Nommées par un acronyme, les SES ne nous disent pas qui elles sont, ce qu’elles contiennent, de quoi elles sont faites, à quoi elles servent. Un acronyme nécessite de connaître le développement des mots qu’il indique, dans un contexte donné. Il n’est clair que pour ceux qui savent sa signification. Parfois SES veut dire Section d’enseignement spécialisé.
Les sciences économiques et sociales ne sont pas une discipline universitaire. Au niveau du supérieur, elles se scindent en trois : économie, sociologie et politique.

Politique ne peut pas prétendre à la scientificité.
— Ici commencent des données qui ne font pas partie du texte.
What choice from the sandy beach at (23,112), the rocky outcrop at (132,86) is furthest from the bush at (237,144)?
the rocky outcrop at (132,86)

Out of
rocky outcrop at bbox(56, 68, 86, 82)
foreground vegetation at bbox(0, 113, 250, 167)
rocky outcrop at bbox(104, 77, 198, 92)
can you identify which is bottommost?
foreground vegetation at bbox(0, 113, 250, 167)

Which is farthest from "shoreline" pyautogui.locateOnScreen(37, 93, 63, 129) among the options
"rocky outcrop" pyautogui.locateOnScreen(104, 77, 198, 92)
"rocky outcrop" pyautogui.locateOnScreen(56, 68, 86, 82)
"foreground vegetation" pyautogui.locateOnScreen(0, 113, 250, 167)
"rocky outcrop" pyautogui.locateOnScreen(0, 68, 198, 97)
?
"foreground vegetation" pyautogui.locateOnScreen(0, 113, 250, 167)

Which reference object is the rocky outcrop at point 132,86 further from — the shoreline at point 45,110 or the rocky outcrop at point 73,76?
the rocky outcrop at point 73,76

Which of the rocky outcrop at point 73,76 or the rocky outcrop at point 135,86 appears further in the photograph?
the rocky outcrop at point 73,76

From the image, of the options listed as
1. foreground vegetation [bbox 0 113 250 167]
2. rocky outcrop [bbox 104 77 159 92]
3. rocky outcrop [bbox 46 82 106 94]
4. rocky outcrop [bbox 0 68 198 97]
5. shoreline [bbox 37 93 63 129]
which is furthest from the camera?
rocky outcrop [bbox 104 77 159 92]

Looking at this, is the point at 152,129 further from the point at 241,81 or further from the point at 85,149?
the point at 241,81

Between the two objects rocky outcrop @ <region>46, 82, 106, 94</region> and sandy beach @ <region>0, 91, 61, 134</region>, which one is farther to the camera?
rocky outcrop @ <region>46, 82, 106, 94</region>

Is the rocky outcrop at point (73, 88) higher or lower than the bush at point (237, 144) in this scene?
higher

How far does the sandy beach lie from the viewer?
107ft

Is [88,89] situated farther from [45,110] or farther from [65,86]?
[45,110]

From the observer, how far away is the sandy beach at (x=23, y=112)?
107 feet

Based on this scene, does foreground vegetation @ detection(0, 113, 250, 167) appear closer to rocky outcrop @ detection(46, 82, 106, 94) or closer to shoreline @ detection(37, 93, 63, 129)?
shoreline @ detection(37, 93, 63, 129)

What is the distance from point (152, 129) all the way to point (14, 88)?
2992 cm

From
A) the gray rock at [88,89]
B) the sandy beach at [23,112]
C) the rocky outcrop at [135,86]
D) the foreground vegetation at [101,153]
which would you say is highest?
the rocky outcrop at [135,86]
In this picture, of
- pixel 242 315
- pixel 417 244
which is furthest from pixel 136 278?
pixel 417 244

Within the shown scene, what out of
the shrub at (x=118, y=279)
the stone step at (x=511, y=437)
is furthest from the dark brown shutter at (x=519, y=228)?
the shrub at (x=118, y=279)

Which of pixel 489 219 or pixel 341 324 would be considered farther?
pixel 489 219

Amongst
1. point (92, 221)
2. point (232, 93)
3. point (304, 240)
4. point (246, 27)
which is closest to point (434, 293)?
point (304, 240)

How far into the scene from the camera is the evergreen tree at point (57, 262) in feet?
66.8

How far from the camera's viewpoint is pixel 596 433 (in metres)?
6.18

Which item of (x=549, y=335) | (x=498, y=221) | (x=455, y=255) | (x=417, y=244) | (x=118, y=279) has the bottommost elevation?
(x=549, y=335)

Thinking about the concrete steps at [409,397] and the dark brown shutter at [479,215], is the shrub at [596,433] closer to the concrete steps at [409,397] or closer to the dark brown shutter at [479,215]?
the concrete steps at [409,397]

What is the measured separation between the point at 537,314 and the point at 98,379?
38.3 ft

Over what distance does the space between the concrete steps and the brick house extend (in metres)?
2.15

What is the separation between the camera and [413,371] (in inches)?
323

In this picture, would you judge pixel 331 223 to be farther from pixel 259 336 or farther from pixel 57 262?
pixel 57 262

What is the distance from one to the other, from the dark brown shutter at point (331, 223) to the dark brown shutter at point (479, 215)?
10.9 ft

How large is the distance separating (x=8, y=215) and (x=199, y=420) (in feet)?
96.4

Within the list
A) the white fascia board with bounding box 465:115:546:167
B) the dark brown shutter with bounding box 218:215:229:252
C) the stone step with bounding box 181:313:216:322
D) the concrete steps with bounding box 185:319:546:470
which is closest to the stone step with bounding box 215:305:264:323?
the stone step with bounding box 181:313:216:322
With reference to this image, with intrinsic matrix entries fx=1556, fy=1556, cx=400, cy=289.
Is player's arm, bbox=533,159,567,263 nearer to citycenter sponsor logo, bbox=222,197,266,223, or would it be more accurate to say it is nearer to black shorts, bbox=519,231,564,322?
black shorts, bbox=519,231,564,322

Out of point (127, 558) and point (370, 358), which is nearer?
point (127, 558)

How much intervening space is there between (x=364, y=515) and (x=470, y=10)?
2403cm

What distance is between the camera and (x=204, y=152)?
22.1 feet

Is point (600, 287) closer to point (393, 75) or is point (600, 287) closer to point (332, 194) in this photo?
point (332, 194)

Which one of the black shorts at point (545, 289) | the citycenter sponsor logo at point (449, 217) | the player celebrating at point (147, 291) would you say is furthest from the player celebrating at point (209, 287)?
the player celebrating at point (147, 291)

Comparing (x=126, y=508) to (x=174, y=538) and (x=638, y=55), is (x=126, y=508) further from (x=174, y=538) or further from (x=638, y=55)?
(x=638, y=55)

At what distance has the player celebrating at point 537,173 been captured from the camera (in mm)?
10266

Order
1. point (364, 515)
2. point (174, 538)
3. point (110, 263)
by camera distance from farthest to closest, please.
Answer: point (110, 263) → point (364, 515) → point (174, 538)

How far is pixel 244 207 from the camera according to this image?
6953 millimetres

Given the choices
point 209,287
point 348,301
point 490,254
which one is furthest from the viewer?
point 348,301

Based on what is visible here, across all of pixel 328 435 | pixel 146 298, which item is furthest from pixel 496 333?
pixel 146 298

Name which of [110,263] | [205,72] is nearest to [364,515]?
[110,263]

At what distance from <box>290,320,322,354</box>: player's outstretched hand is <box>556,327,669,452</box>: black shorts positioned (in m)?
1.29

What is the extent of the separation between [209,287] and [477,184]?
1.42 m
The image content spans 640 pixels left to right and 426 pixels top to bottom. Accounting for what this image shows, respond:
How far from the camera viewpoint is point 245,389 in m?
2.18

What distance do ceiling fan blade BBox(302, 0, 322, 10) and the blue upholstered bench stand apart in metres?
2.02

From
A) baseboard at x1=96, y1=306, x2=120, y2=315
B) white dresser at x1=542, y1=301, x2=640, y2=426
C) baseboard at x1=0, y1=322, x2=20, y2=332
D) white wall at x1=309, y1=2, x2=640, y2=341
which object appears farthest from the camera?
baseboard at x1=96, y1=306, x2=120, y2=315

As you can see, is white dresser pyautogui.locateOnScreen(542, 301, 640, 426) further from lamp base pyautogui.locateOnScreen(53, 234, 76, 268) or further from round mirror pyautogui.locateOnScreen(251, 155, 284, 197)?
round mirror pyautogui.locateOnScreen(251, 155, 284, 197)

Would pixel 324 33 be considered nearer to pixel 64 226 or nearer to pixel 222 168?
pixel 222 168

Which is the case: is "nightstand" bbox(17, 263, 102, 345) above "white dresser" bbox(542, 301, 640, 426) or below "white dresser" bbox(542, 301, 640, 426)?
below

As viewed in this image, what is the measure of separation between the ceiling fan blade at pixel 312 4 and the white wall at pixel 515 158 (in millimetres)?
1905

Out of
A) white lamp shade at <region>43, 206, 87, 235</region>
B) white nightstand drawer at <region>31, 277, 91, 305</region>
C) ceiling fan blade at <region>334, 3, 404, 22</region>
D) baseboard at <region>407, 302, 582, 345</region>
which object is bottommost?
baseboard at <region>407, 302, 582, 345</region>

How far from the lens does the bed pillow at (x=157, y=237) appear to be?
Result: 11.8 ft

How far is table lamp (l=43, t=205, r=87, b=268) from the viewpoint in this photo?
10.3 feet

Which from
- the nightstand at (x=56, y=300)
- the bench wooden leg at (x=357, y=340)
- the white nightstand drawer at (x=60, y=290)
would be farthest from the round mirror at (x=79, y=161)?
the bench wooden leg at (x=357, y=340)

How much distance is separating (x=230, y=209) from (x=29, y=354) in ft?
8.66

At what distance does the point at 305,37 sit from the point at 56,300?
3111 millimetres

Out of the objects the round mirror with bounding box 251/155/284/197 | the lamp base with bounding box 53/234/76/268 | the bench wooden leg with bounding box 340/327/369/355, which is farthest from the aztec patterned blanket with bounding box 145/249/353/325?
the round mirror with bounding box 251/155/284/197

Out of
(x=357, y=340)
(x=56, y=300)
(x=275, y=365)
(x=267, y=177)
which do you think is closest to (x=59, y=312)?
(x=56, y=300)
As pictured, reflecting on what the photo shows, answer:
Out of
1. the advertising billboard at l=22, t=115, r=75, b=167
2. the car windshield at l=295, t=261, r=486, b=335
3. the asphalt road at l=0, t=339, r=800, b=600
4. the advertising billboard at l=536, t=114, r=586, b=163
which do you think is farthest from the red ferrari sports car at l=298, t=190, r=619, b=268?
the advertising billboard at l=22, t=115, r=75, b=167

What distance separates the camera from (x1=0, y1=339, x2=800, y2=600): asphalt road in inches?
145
Or, c’est tout de même depuis des siècles l’université qui légitime les disciplines. Quand on ne dit pas SES, on a tendance à dire « éco ». En effet, la discipline/filière SES vient historiquement d’une filière B, « économie ». L’autre raison, me semble-t-il, est que l’économie est formalisée, qu’elle contient des concepts spécifiques tandis que politique est à tout le monde par principe républicain et sociologie a l’air, au moins l’air, de pouvoir s’approprier facilement. En économie, on ne comprend pas tout du premier coup ; en sociologie, quand on découvre une notion, une idée ou une analyse, on comprend vite, ce n’est pas difficile. On perçoit facilement la sociologie comme une extension du « bon sens ». Il y a un savoir sociologique, certes, mais il ne nécessite pas réellement de prérequis. On se sent toujours à pied d’œuvre.
Malgré cette appellation « Sciences », les sciences économiques et sociales semblent fort peu scientifiques. Elles recherchent une solidité de leur logique interne et entretiennent un rapport à la réalité assez flou et indécis. Même si l’on admet que la science progresse par des débats et des polémiques, il est difficile d’admettre que tout soit en débat et en polémique. D’un autre côté d’une frontière épistémologique, les hommes créent des sciences dures, dont le modèle est sans doute la physique. On pourrait parler de « sciences tendres ». Tendre est un contraire de dur et les sciences sociales et sciences humaines supposent une certaine « tendresse » avec leurs objets, qui ne peuvent jamais être complètement objectivés ainsi qu’une certaine tendreté de leurs concepts, au sens de la tendreté du steak. Les concepts de l’économie et de la sociologie sont ainsi assez friables aux bords et flexibles au centre, c’est bien certain.
Ils s’accommodent mal de ce fait à l’institution scolaire qui préfère du sédimenté… Les manuels de SES doivent être refaits régulièrement. La marche du monde est telle qu’on ne peut plus apprendre l’économie en parlant de la lutte contre l’inflation comme on faisait dans les années 70.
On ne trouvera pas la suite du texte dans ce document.